Desde ontem, antes de ontem, na verdade, estava meio chateado porque um filme infravermelho (meu segundo, um Efke IR 820nm) que disparei ficou quase que inteiro MUITO subexposto, a ponto de parecer um enorme rolo transparente. Tinha algumas fotos razoáveis mas nenhuma com aquela exposição bacana resultado de um negativo bonito, vibrante.

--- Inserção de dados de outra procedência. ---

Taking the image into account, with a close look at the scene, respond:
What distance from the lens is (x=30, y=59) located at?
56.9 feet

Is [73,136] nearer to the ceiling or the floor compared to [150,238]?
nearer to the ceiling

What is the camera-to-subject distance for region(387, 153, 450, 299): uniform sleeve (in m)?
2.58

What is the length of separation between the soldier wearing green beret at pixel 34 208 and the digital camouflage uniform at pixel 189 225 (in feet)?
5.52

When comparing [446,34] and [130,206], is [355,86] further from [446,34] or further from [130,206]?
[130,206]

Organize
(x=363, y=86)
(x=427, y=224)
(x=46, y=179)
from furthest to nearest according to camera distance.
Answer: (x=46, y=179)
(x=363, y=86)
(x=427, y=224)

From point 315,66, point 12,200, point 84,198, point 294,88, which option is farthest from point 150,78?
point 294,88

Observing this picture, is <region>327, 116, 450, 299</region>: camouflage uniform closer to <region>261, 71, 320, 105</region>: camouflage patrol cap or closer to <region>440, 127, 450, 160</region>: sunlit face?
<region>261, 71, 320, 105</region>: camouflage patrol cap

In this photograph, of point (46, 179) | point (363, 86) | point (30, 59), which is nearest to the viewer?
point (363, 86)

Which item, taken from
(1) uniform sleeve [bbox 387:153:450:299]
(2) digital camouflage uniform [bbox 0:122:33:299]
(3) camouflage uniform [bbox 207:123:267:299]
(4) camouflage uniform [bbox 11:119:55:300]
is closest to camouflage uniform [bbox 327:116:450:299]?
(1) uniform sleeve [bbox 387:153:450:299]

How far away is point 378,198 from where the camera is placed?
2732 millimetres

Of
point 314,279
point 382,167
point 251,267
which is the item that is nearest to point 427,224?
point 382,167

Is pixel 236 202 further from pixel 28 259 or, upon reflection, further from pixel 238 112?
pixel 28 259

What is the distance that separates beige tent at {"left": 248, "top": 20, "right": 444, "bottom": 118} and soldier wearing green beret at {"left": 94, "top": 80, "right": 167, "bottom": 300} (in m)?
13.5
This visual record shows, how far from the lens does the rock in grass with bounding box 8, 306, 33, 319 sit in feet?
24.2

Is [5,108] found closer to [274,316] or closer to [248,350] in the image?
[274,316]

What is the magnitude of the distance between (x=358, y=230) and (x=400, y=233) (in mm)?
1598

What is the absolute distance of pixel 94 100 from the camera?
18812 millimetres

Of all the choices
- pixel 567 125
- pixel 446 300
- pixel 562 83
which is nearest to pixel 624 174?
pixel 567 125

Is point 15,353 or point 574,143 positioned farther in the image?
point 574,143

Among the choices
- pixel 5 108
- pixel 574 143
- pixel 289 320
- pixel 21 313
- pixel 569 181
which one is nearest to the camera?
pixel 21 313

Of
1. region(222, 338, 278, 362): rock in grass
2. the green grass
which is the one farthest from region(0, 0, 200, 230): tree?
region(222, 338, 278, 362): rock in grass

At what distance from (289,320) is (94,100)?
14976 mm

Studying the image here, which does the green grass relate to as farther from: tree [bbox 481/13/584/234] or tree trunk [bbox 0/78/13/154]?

Longe disso. Estou escaneando ele agora e até que estas fotos ficaram curiosamente interessantes, mas o fato, e acabei de descobrir, é que este filme é especialmente complicado. Nesta excelente 'review' deste cara, acabei descobrindo o que precisava saber e quão despreparado eu estava ao usá-lo. Não posso me culpar completamente, porém, por causa do 'sucesso' que tivera com o outro filme IR que usei, um Rollei 400, ou seja, estava confiante e animado para tentar de novo. Só que o Efke é muito, mas muito mais lento que o Rollei, e para completar a 'cagada', fotometrei como iso 25 por uma recomendação (furada, claro) da BHphoto para fazê-lo, apesar de ter fotometrado o Rollei apenas com iso 6 da outra vez. Resumindo, depois de tudo isso, a conclusão que posso tirar é que só saíram as fotos que eu fotometrei errado, que eu teria hiperexposto!